Oman LNG has 'invoiced' Dabhol Power Co (DPC) in the Indian state of Maharashtra to pay for the gas it failed to take, according to company chairman Salim bin Mohammed Shaban, who is also undersecretary at the Ministry of Oil and Gas in Oman.

"We cannot say how much loss we incurred," Shaban said at the presentation of the company's annual report. "We mitigated the problem by selling it in the spot market."

Oman LNG had entered into a FoB sales and purchase agreement in 1998 to supply DPC. However, the construction of the LNG terminal was halted in Maharashtra as DPC ran into trouble and decided not to lift any LNG. The Omani company, claims that they were successful in selling most of the volume to European market.

Oman LNG sold six spot cargoes to Enron, but it was diverted to Puerto Rico to capture higher price with the prior consent of the American company. Enron's declaration of bankruptcy resulted in the cancellation of the cargo before the last loading date. However, Oman LNG managed to sell 34 spot cargoes until the first week of April this year.

Company chief executive Agnus Cassens, underlined the refinancing of the project in January this year. "The loan facility was replaced with one single commercial facility of $1.3 billion," he said.

The company has earned a net profit of $691.75 million last year against the deficit of $3.19 million in the first nine months of 2000. Cassens added that dividend of $674 million was paid in April this year.

He revealed that Oman LNG's profile was raised with the unprecedented credit ratings of A3/A- obtained from Moody's Investors Services and Standard and Poor's. He claimed that these were the highest ever project finance ratings received by any company outside U.S., Canada UK and Australia.

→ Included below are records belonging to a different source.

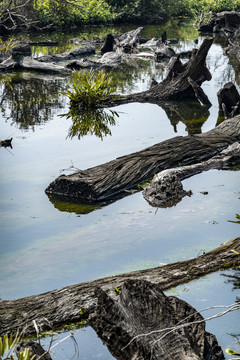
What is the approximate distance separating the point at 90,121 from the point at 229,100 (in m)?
→ 3.03

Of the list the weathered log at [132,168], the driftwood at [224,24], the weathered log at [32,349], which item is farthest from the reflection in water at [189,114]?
the driftwood at [224,24]

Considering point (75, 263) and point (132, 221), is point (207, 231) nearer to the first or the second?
point (132, 221)

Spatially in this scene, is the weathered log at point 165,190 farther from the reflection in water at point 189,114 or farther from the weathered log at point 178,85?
the weathered log at point 178,85

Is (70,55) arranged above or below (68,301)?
above

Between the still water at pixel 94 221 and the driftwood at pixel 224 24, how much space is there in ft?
56.9

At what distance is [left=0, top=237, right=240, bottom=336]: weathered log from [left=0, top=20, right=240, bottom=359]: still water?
0.15m

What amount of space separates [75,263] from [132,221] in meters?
1.37

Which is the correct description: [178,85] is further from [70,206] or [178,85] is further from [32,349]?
Result: [32,349]

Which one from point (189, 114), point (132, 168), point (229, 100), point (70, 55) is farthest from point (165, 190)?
point (70, 55)

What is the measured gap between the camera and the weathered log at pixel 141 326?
11.9ft

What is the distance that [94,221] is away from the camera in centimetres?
724

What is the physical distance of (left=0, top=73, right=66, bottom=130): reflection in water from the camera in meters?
12.6

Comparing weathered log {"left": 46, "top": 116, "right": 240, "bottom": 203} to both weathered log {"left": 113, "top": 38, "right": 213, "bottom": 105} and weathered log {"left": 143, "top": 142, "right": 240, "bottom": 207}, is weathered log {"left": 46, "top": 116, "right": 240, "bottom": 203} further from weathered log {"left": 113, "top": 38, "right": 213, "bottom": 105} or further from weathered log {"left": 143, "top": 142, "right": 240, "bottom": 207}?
weathered log {"left": 113, "top": 38, "right": 213, "bottom": 105}

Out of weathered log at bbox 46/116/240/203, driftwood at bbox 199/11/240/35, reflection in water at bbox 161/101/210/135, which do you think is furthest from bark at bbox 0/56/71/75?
driftwood at bbox 199/11/240/35
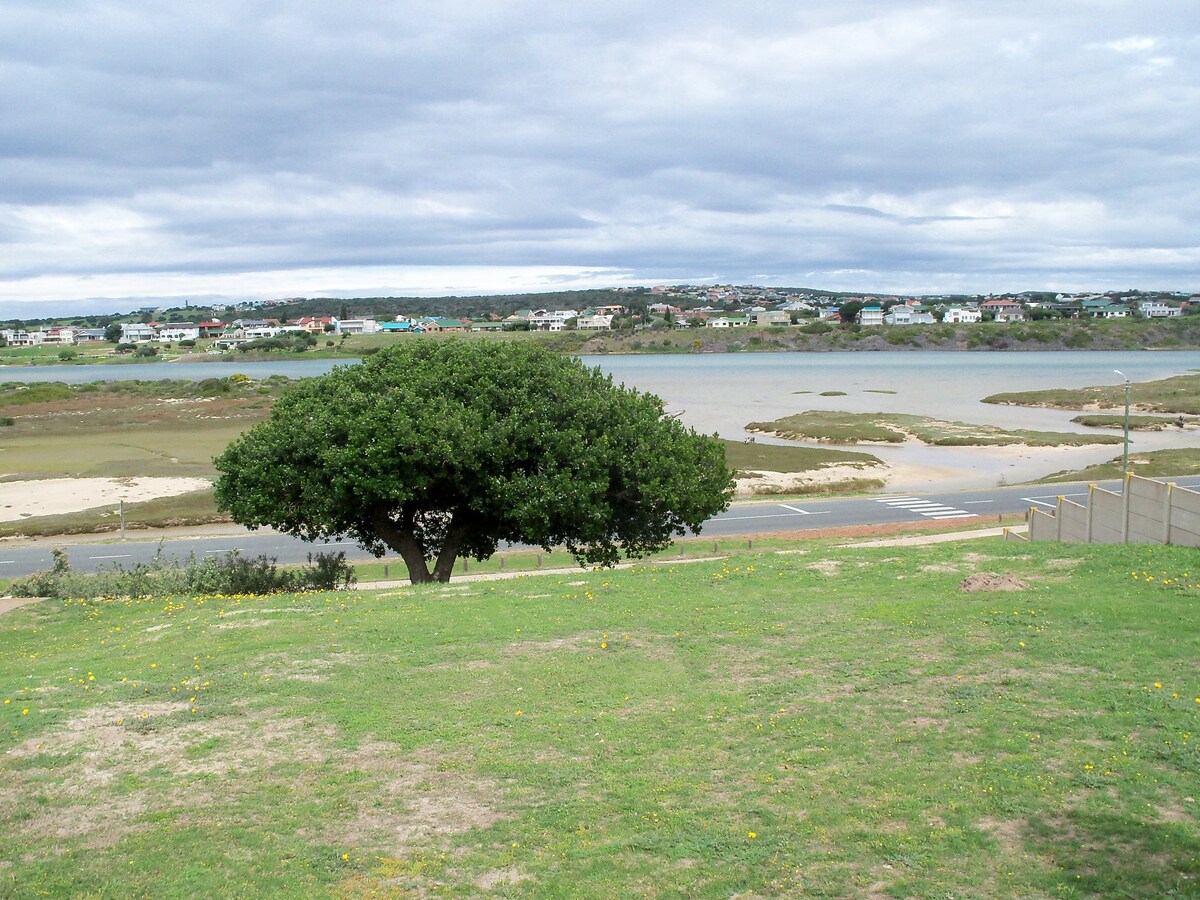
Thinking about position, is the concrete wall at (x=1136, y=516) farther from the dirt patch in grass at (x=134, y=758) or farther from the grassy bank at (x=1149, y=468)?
the grassy bank at (x=1149, y=468)

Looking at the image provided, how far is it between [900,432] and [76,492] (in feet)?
190

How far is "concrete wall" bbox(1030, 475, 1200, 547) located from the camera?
66.3 ft

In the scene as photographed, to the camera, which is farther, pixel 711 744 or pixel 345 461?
pixel 345 461

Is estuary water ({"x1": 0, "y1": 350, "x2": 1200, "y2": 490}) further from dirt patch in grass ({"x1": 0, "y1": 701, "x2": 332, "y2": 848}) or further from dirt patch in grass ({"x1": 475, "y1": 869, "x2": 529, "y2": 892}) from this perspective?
dirt patch in grass ({"x1": 475, "y1": 869, "x2": 529, "y2": 892})

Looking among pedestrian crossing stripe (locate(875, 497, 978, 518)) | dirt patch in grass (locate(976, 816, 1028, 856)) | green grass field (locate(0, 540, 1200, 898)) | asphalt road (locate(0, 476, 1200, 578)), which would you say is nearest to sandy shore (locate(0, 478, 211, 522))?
asphalt road (locate(0, 476, 1200, 578))

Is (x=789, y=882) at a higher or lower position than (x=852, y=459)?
higher

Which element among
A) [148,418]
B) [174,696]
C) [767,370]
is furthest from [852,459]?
[767,370]

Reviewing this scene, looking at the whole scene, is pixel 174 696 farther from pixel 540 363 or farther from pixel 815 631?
pixel 540 363

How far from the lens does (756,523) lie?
4153cm

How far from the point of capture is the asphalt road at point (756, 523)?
3662 cm

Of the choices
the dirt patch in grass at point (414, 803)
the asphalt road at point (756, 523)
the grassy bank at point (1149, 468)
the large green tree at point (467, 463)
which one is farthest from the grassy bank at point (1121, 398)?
the dirt patch in grass at point (414, 803)

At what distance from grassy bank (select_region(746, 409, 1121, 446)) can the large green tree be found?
54.4 m

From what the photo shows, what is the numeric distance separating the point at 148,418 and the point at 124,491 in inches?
1857

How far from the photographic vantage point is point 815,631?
13.7 m
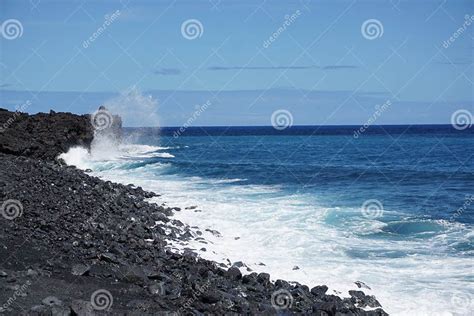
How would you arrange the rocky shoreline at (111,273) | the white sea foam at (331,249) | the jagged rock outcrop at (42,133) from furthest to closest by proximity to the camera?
the jagged rock outcrop at (42,133) < the white sea foam at (331,249) < the rocky shoreline at (111,273)

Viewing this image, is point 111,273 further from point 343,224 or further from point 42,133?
point 42,133

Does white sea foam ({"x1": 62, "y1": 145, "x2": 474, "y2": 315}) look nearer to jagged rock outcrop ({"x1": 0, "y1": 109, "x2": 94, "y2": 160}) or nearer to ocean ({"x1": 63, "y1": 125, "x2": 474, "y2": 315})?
ocean ({"x1": 63, "y1": 125, "x2": 474, "y2": 315})

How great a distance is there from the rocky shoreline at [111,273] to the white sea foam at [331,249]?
0.85 meters

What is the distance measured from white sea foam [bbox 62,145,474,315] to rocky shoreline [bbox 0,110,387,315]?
850 mm

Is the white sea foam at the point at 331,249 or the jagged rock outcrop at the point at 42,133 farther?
the jagged rock outcrop at the point at 42,133

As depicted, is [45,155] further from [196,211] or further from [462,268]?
[462,268]

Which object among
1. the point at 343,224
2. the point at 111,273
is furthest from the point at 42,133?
the point at 111,273

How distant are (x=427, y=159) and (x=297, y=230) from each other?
31.2m

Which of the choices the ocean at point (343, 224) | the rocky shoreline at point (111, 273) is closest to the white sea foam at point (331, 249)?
the ocean at point (343, 224)

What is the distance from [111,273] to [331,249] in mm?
6002

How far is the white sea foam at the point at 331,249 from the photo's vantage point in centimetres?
1073

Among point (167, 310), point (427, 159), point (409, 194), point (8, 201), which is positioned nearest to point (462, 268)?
point (167, 310)

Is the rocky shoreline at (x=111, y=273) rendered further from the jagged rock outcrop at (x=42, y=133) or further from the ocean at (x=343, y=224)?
the jagged rock outcrop at (x=42, y=133)

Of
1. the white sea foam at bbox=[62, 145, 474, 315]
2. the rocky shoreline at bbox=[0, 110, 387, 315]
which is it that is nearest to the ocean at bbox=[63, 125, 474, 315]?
the white sea foam at bbox=[62, 145, 474, 315]
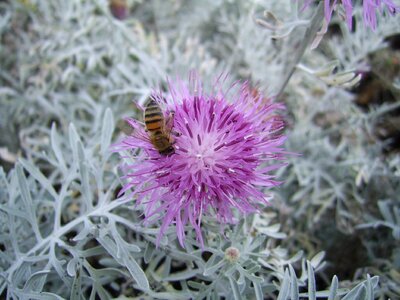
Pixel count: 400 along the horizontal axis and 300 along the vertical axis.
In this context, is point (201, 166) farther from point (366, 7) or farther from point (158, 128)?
point (366, 7)

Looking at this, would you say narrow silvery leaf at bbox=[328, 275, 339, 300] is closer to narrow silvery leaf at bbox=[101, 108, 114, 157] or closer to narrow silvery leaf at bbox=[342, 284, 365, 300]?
narrow silvery leaf at bbox=[342, 284, 365, 300]

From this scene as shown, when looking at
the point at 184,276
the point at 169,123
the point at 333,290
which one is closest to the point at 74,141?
the point at 169,123

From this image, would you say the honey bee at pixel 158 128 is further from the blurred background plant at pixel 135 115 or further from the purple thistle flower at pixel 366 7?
the purple thistle flower at pixel 366 7

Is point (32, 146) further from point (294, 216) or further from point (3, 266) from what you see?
point (294, 216)

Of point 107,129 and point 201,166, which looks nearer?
point 201,166

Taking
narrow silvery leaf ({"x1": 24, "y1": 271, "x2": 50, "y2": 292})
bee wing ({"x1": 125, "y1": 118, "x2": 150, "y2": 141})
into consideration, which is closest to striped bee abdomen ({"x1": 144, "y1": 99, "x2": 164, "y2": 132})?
bee wing ({"x1": 125, "y1": 118, "x2": 150, "y2": 141})

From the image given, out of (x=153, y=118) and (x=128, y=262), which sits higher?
(x=153, y=118)

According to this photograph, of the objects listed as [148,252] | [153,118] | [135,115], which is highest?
[153,118]
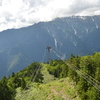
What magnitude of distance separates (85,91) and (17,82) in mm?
55344

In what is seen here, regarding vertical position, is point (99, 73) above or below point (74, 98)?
above

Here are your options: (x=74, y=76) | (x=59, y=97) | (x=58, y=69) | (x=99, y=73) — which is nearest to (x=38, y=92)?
(x=59, y=97)

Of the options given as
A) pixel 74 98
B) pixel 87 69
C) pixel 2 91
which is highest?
pixel 87 69

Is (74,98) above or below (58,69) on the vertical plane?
below

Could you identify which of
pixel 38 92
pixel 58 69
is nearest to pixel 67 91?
pixel 38 92

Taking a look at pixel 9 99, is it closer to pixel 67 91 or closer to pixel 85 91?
pixel 67 91

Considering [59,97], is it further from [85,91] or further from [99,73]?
[99,73]

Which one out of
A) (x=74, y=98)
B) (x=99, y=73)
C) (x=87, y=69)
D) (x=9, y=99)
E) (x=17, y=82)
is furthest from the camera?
(x=17, y=82)

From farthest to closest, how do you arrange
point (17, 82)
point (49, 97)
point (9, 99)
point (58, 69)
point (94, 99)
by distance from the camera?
point (58, 69)
point (17, 82)
point (9, 99)
point (49, 97)
point (94, 99)

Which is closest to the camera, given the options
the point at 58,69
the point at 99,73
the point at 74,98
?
the point at 99,73

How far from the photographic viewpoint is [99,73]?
Result: 39.9 m

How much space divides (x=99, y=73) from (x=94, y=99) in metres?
7.69

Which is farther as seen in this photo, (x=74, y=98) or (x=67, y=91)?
(x=67, y=91)

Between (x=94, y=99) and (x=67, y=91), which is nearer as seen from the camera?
(x=94, y=99)
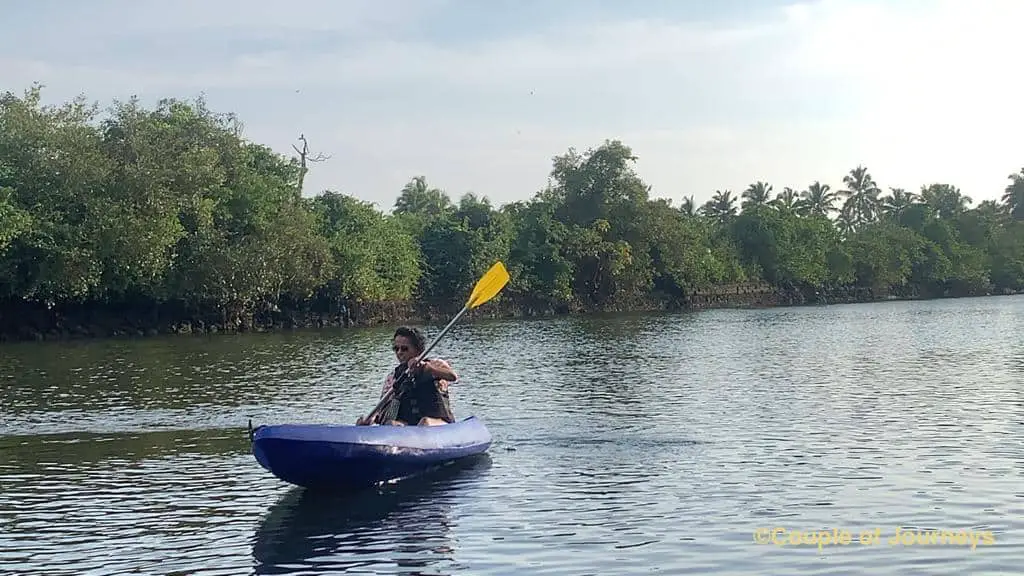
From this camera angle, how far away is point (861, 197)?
130m

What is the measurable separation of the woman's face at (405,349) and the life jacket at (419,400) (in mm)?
133

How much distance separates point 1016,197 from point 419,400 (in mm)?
127699

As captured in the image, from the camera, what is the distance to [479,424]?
52.0ft

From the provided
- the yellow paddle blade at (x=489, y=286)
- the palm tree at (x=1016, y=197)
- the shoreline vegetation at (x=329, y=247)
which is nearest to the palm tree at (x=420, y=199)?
the shoreline vegetation at (x=329, y=247)

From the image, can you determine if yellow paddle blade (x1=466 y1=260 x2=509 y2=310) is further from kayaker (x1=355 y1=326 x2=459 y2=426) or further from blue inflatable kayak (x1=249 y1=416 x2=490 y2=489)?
blue inflatable kayak (x1=249 y1=416 x2=490 y2=489)

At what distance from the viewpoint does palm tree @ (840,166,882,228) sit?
425 ft

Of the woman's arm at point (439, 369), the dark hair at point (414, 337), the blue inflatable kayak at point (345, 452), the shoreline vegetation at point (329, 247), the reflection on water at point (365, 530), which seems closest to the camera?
the reflection on water at point (365, 530)

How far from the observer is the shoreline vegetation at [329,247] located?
1907 inches

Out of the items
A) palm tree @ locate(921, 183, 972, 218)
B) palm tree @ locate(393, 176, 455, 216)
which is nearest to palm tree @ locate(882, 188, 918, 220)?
palm tree @ locate(921, 183, 972, 218)

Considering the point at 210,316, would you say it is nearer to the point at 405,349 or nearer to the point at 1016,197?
the point at 405,349

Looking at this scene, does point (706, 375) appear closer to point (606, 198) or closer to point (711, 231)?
point (606, 198)

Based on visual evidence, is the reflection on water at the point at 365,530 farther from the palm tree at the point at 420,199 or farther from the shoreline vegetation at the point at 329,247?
the palm tree at the point at 420,199

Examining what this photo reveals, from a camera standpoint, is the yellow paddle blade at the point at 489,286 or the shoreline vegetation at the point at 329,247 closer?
the yellow paddle blade at the point at 489,286

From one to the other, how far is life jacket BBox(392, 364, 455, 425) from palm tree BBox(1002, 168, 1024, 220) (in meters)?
125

Oman LNG runs two trains and the company chairman revealed "a third train has been given go ahead."

"We have customers for the 50 per cent of the third train," he confirmed and added that they were negotiating with the other 50 per cent of potential customers.

Shaban predicted a profit of $500 million for Oman LNG for 2002 and a similar profit next year. "This profit we anticipate but a lot depends on the behaviour of oil prices too," he remarked.

Oman LNG aim to increase Omani staff by 4 per cent every year until they reach 90 per cent Omani staff strength.

Cassens announced that Oman LNG had successfully completed eight million hours without any accident.